A etapa final da Comissão Nacional da Verdade será carregada de tensão. Ativistas temem que o agravamento da crise interna entre os cinco integrantes do grupo prejudique a conclusão do relatório sobre violações de direitos humanos durante a ditadura militar. As primeiras reuniões para discutir o formato do documento devem ocorrer no fim de setembro
Roldão Arruda – O Estado de S.Paulo
A questão é que o clima de tensão chegou a tal ponto que alguns dos responsáveis pela elaboração do relatório final já não se falam. Também têm sido comuns as trocas de palavras ásperas durante as reuniões semanais da comissão.
A crise tem desgastado tanto os trabalhos que o advogado criminalista José Carlos Dias, que vinha se recusando seguidamente a aceitar a coordenação do grupo, feita em sistema de rodízio com trocas a cada três meses, voltou atrás. Após ouvir os apelos dos colegas, deve assumir o cargo nesta semana, sucedendo a também advogada criminalista Rosa Maria Cardoso da Cunha, que defendeu a presidente Dilma Rousseff nos anos de chumbo.
Dias dialoga com todos os integrantes do grupo e a sua indicação é uma tentativa de apaziguamento interno. A própria maneira como foi indicado, porém, revela a quantas andam as tensões. A informação de que ele seria o próximo coordenador foi divulgada pela imprensa após ter sido avalizada por três membros: o cientista político Paulo Sérgio Pinheiro, a psicanalista Maria Rita Kehl e o jurista José Paulo Cavalcanti Filho. A atual coordenadora soube pelos jornais que o nome de seu sucessor já estava definido.
Preocupada com o agravamento da crise interna na comissão, Dilma decidiu acompanhar mais de perto os trabalhos. Segundo informações de assessores, teria designado para a tarefa seu chefe de gabinete, Giles Azevedo. Por outro lado, também se atribui parte dos problemas à própria presidente, que se mantém indecisa quanto à indicação dos sucessores do ministro Gilson Dipp e do procurador Claudio Fonteles. Os dois pediram afastamento do cargo e há mais de três meses aguarda-se os nomes dos substitutos.
Dipp saiu por motivos de saúde. Quanto a Fonteles, não teria suportado a tensão interna. A maneira como saiu, de modo abrupto e com o anúncio público de sua decisão, desagradou o Planalto. Após ter sido convidado pessoalmente por Dilma, que o recebeu para uma longa conversa sobre os temas da comissão, esperava-se que a presidente fosse avisada da decisão antes de se tornar pública.
Isolamento
O episódio da indicação de Dias para suceder Rosa Cardoso na coordenação dos trabalhos ajuda a compreender como a crise se desenrola. A ex-advogada de Dilma e de outros presos políticos nos anos da ditadura está isolada no grupo.

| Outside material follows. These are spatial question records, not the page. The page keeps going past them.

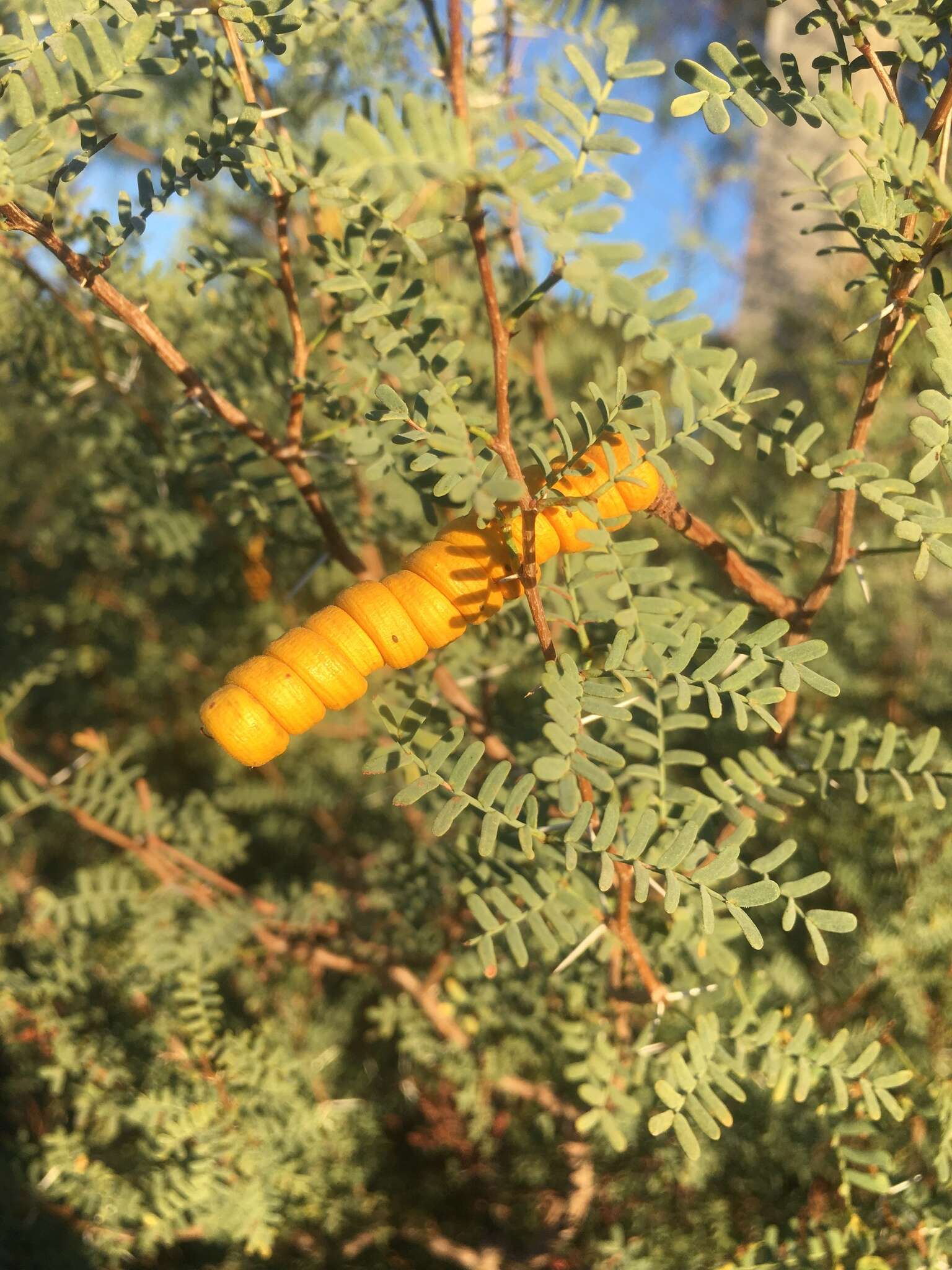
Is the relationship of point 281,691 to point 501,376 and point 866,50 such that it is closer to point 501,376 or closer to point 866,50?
point 501,376

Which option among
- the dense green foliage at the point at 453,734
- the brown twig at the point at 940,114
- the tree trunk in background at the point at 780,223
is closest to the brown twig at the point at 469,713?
the dense green foliage at the point at 453,734

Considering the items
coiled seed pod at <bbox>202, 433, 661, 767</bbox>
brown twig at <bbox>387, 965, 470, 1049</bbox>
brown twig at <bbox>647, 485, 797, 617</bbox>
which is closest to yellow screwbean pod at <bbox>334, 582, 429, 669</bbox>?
coiled seed pod at <bbox>202, 433, 661, 767</bbox>

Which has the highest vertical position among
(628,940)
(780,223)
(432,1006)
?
(628,940)

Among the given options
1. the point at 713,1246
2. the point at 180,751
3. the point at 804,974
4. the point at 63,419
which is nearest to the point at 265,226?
the point at 63,419

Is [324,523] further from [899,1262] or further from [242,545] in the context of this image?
[899,1262]

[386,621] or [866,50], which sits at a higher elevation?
[866,50]

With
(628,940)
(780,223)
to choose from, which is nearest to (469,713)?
(628,940)

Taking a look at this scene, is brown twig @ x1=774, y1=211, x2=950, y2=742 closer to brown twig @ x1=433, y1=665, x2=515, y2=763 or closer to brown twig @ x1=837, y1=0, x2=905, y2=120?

Entre outras coisas, ela defende mais espaço na comissão para vítimas e familiares de mortos e desaparecidos, redução do número de sessões fechadas ao público e a divulgação de relatórios parciais e de depoimentos obtidos – Fonteles era defensor da publicação paulatina das informações. Rosa acredita que as sessões públicas têm um papel didático em relação à ditadura e que a comissão deve estimular o debate sobre a revisão da Lei da Anistia de 1979.
Os outros integrantes do grupo não constituem um bloco homogêneo. De maneira geral, porém, tendem a atribuir maior importância ao relatório final, com as revelações e análises que trará sobre a ditadura, além de um alentado capítulo com recomendações voltadas sobretudo para as políticas de direitos humanos. Eles também não têm a mesma visão que a atual coordenadora quanto à relação entre a comissão e o debate sobre a Anistia. O próximo coordenador do coletivo já disse que cabe à Justiça analisar o tema.
As divergências também se estendem a questões administrativas. As discussões sobre contratação de pesquisadores e assessores têm sido especialmente ácidas.
O debate interno já começou a se estender às comissões estaduais e municipais, que vão colaborar na preparação do relatório final. Um indicador disso foram as seguidas manifestações públicas de apoio que Rosa passou a receber desses grupos nas últimas semanas. O caso mais visível é o do Estado de São Paulo, cuja comissão é presidida pelo deputado petista e ex-preso político Adriano Diogo.
O receio é de que um relatório produzido em tais condições se torne mais vulnerável e suscetível a críticas, que viriam não só de setores que sempre se opuseram à própria existência da comissão, mas também de quem a apoiou.